Visitors and worshippers alike can enjoy a fulfilling and emotive heritage experience in the Cathedral. There are so many interesting features to be found inside, whether this be in the superlative craftsmanship of the reredos carvings, the modern stained glass above the entrance to the crypt, the earliest piece of medieval glass in St Margaret’s Chapel or the Regimental Colours whose final resting place is the Cathedral.
The Cathedral is Grade One listed and dates back to the early 12th century soon after Newcastle Castle was built by Robert Curthose. These two impressive structures, high above the River Tyne, and together representing Church and State, formed the focal point for the growth and development of one of the country’s busiest medieval towns and inextricably link the heritage of state power, spirituality, and commerce.

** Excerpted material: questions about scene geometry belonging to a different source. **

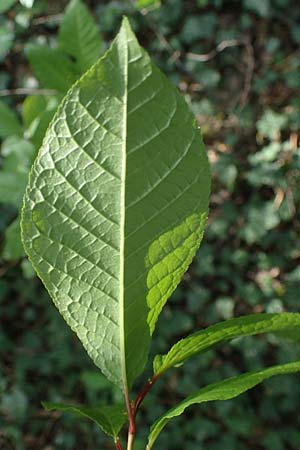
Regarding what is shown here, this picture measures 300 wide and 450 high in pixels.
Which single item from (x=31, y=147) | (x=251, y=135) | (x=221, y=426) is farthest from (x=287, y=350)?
(x=31, y=147)

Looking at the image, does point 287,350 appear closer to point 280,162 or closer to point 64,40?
point 280,162

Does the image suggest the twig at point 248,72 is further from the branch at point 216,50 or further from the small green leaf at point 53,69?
the small green leaf at point 53,69

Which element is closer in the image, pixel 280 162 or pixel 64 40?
pixel 64 40

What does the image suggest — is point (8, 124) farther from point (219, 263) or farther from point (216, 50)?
point (216, 50)

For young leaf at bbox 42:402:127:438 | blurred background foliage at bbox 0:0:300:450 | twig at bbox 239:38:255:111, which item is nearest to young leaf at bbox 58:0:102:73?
young leaf at bbox 42:402:127:438

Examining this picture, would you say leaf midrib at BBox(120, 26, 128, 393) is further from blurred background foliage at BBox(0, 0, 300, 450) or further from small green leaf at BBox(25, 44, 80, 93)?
blurred background foliage at BBox(0, 0, 300, 450)

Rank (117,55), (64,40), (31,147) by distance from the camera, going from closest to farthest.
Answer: (117,55), (64,40), (31,147)

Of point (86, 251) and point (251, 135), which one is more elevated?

As a medieval church, with the Castle representing the state on its doorstep, and a thriving market town all around, it had a very significant part to play in the town and many chose to be remembered here. Its history and heritage are inextricably linked with the merchants and industrialists who dominated the country’s wool and coal trades, the latter fuelling the Industrial Revolution and, in the early post-medieval period, making Newcastle the third most important town in England after London and Bristol. Many of our monuments commemorate such people including some from County Durham who preferred to be remembered here.
Following substantial extensions in the 14th century, the Cathedral was in much the same form as it is now – and recognised as one of the most significant and largest parish churches in England. Aesthetically, it boasts one of the finest lantern towers in the country dominating the skyline since the 15th century.
Internally, the Cathedral contains one of the largest collections of monuments and ledger stones of any Cathedral in England. It also boasts medieval heraldic bosses, a fine wooden font cover with elaborate Gothic tracery, a superb collection of 19th and 20th century stained glass, and other outstanding examples of local craftsmanship such as the wooden screens and choir stalls which were carved in medieval style by Ralph Hedley in the mid-19th century prior to the building becoming England’s most northerly Cathedral.
Whether you live or work in Newcastle, or visit from farther afield, we hope that you will feel very welcome here.